Dabei konnte ich den Hans eigentlich nie leiden. Er hat immer Kleinere und
Schwächere geärgert und gequält, besonders den Harald Bühler. Dem versteckte er das Mäppchen, legte einen nassen Schwamm auf seinen Stuhl,
sperrte ihn in den Schrank oder schlug ihn einfach. Jeden Tag machte der Hans
etwas anderes. Und Harald Bühler konnte sich nicht wehren, weil er kaum
Muskeln hat. […]
Am Mittwoch kam Hans mit einem Blasrohr in die Schule.
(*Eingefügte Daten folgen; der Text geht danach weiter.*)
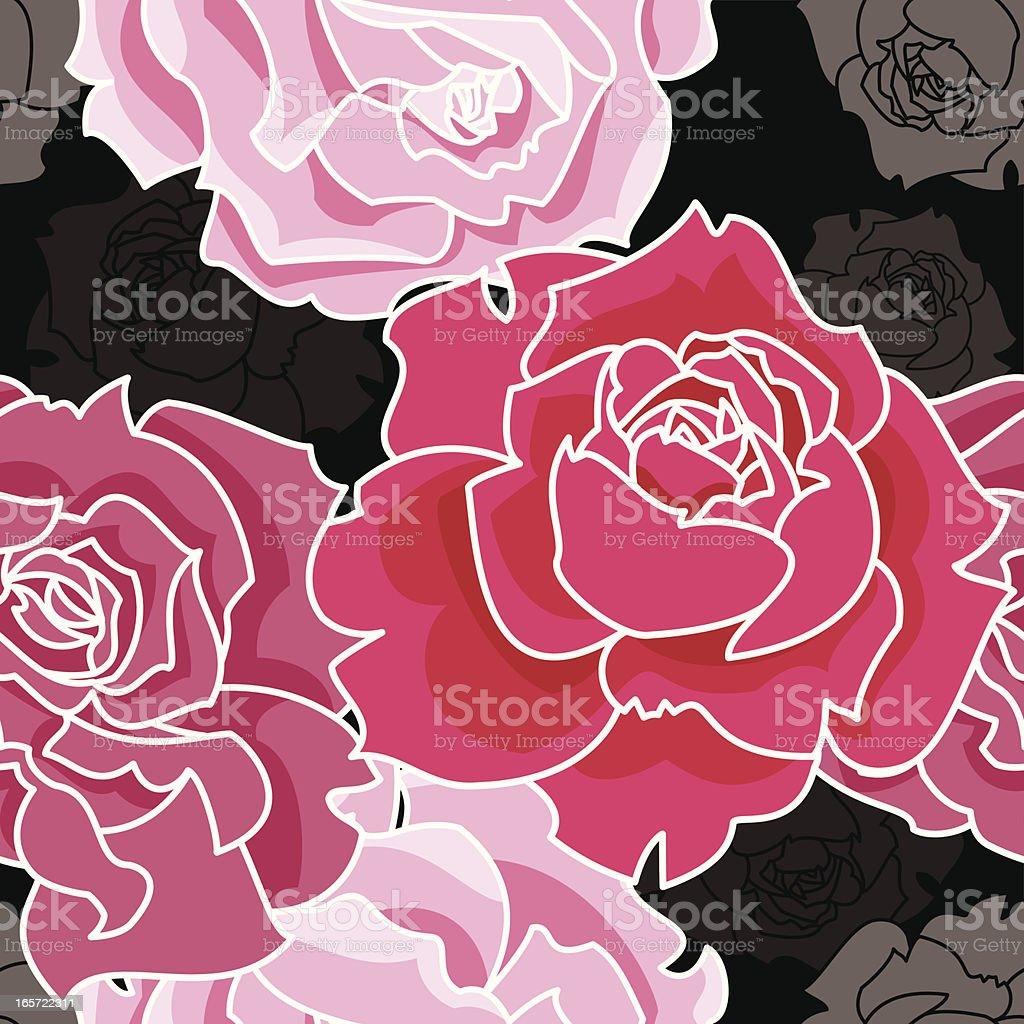 Vector illustration of pink roses on black vector art illustration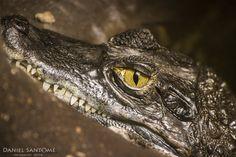 """""""Te Veo"""", fotografía de un cocodrilo en el Zoo de Santo Inácio, Portugal."""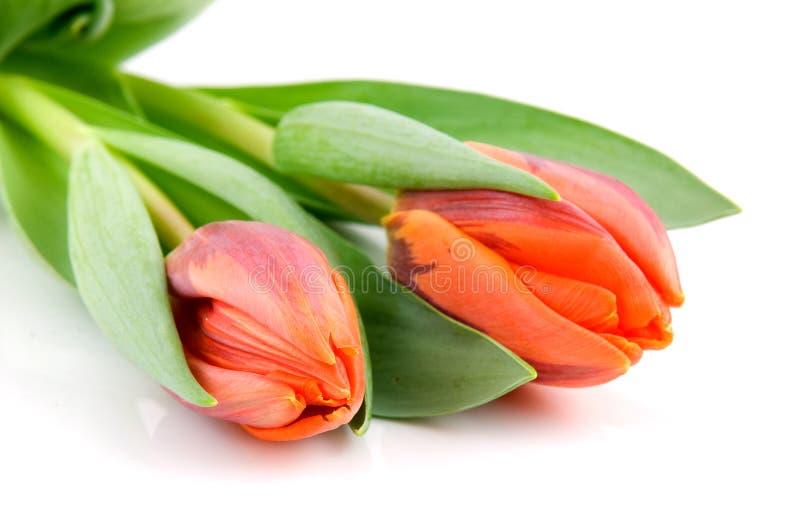 Zwei orange Tulpen stockfoto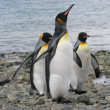 3 King Penguins walking up the beach, South Georgia — Stock Photo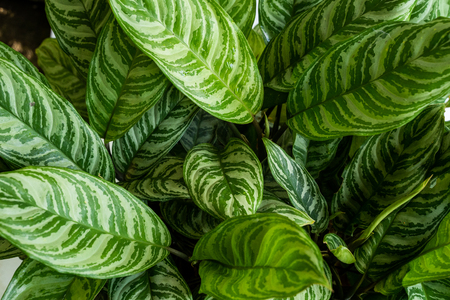 Photo for Top view green of beautiful potted Aglaonema plants - Royalty Free Image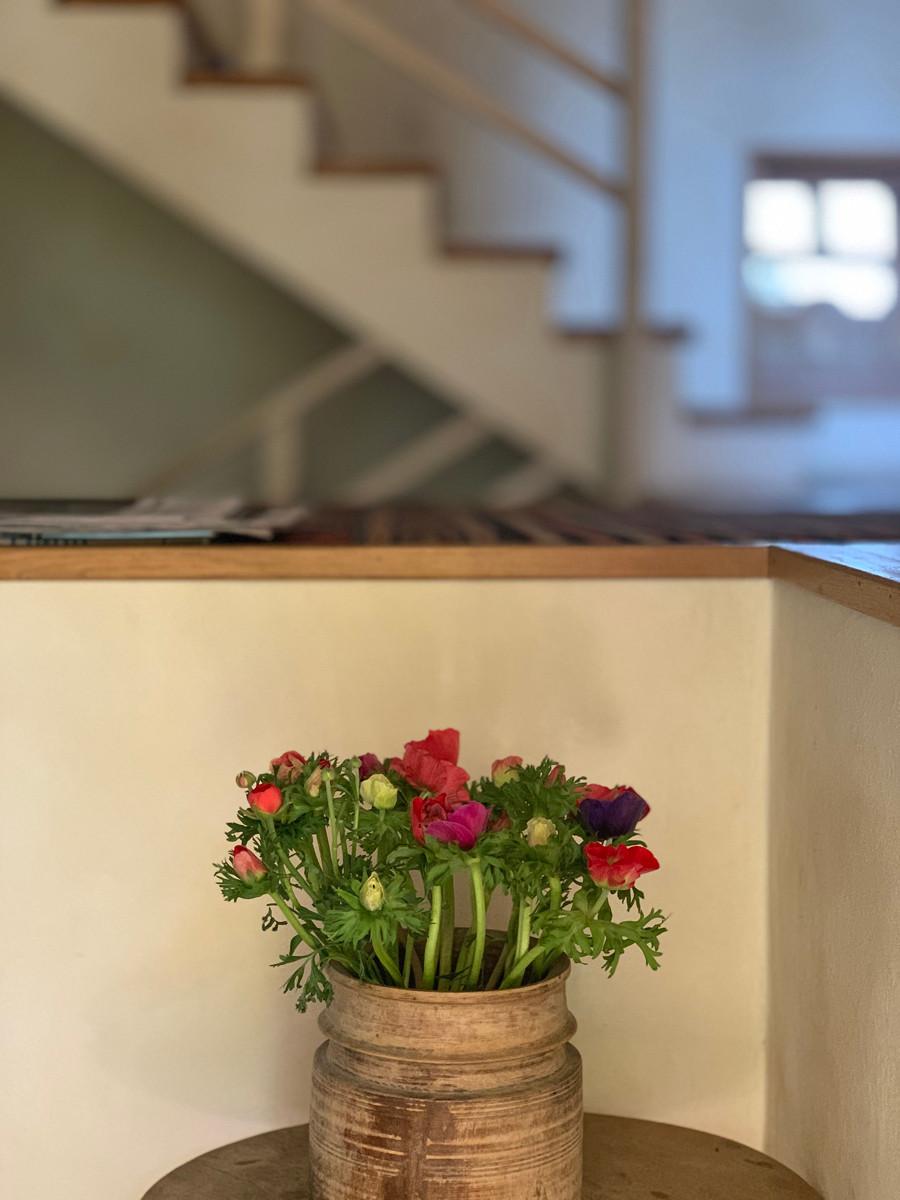 בית. כד עם פרחי נורית. צילום נעה בר לב דוידור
Gleich in der
ersten Stunde wollte er es ausprobieren. Da hatten wir
Deutsch bei Herrn Kleiner, und der versteht in solchen
Dingen keinen Spaß. Wir sagten zu Hans, er solle es
lieber lassen, doch der hörte nicht auf uns. Als Herr
Kleiner etwas an die Tafel schrieb, schoss ihm
Hans ein Papierkügelchen an den Hinterkopf.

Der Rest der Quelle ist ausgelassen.